THE REQUEST: Retype every one of the following rows, character for character.

SUPPLIED DATA:
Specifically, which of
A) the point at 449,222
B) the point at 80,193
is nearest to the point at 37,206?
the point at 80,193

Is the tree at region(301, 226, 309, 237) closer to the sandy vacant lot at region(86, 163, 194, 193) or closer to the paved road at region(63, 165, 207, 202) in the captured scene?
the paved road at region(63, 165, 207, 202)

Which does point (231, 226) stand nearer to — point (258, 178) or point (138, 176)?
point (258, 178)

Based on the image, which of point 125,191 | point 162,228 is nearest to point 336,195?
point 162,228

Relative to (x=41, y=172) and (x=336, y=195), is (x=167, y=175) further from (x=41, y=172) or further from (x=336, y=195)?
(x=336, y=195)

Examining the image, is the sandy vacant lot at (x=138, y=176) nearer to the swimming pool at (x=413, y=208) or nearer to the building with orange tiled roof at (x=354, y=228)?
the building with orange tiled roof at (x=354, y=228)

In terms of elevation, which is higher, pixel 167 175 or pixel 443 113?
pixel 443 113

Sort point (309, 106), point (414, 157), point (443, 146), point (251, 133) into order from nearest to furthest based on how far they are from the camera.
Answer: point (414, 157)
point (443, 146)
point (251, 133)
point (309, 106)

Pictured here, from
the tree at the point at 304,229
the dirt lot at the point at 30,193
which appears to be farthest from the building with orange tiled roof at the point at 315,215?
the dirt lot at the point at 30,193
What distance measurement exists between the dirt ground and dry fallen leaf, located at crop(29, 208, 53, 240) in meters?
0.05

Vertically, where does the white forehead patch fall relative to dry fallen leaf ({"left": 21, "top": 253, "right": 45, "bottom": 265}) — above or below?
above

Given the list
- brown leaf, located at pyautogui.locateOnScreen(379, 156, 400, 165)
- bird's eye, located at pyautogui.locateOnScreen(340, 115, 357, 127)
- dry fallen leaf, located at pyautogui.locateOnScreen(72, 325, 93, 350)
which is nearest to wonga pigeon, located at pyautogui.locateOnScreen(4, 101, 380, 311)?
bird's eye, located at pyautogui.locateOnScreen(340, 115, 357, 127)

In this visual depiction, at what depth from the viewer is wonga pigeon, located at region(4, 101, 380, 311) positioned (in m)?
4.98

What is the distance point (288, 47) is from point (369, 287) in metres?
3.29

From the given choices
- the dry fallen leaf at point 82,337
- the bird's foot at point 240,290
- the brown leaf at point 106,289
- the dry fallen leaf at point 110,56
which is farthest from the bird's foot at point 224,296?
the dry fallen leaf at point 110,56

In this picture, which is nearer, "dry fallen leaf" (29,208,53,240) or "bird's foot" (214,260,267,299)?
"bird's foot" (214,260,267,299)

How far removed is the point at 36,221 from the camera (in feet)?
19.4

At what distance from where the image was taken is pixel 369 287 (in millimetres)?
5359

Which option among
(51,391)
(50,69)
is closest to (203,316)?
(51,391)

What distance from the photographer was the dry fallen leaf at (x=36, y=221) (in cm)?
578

CORRECT ANSWER:
Specifically, which of
A) the point at 449,222
B) the point at 80,193
is nearest to the point at 37,206?
the point at 80,193

Is the tree at region(301, 226, 309, 237) closer to the sandy vacant lot at region(86, 163, 194, 193) or closer to the paved road at region(63, 165, 207, 202) in the captured scene?
the paved road at region(63, 165, 207, 202)

Which does point (231, 226) stand nearer to — point (258, 178) or point (138, 176)?
point (258, 178)

Based on the image, which of point 125,191 | point 162,228 is nearest to point 336,195?
point 162,228

Relative to (x=41, y=172) and (x=336, y=195), is (x=167, y=175) further from (x=41, y=172) or further from (x=336, y=195)?
(x=336, y=195)

Examining the image, is the sandy vacant lot at (x=138, y=176) nearer to the swimming pool at (x=413, y=208) or nearer to the building with orange tiled roof at (x=354, y=228)?
the building with orange tiled roof at (x=354, y=228)

In terms of elevation, which is higher, pixel 167 175 or pixel 443 113?
pixel 443 113

Sort point (309, 106), point (414, 157), point (443, 146), point (251, 133) into order from nearest to furthest based on how far they are from the camera.
Answer: point (414, 157)
point (443, 146)
point (251, 133)
point (309, 106)

Pictured here, from
the tree at the point at 304,229
the dirt lot at the point at 30,193
which appears to be farthest from the building with orange tiled roof at the point at 315,215?
the dirt lot at the point at 30,193
What distance measurement exists between the dirt ground and dry fallen leaf, located at crop(29, 208, 53, 240) in meters?
0.05

Vertically, where does the white forehead patch fall relative to dry fallen leaf ({"left": 21, "top": 253, "right": 45, "bottom": 265}) — above or below?
above

Given the list
- brown leaf, located at pyautogui.locateOnScreen(379, 156, 400, 165)
- bird's eye, located at pyautogui.locateOnScreen(340, 115, 357, 127)
- dry fallen leaf, located at pyautogui.locateOnScreen(72, 325, 93, 350)
which is nearest to wonga pigeon, located at pyautogui.locateOnScreen(4, 101, 380, 311)?
bird's eye, located at pyautogui.locateOnScreen(340, 115, 357, 127)

In this visual depiction, at what depth from the viewer is wonga pigeon, located at region(4, 101, 380, 311) positioned (in m)?
4.98

What is the distance point (288, 47) is from point (369, 287) in metres?
3.29

From the given choices
- the dry fallen leaf at point 82,337
- the bird's foot at point 240,290
- the brown leaf at point 106,289
- the dry fallen leaf at point 110,56
which is farthest from the bird's foot at point 224,296?
the dry fallen leaf at point 110,56

In this picture, which is nearer, "dry fallen leaf" (29,208,53,240) or "bird's foot" (214,260,267,299)?
"bird's foot" (214,260,267,299)

How far removed is the point at 36,221 from the camera (in feet)?
19.4

At what distance from where the image was taken is pixel 369 287 (in millimetres)?
5359

Which option among
(51,391)
(50,69)
is closest to (203,316)?
(51,391)

What distance from the photographer was the dry fallen leaf at (x=36, y=221) (in cm)?
578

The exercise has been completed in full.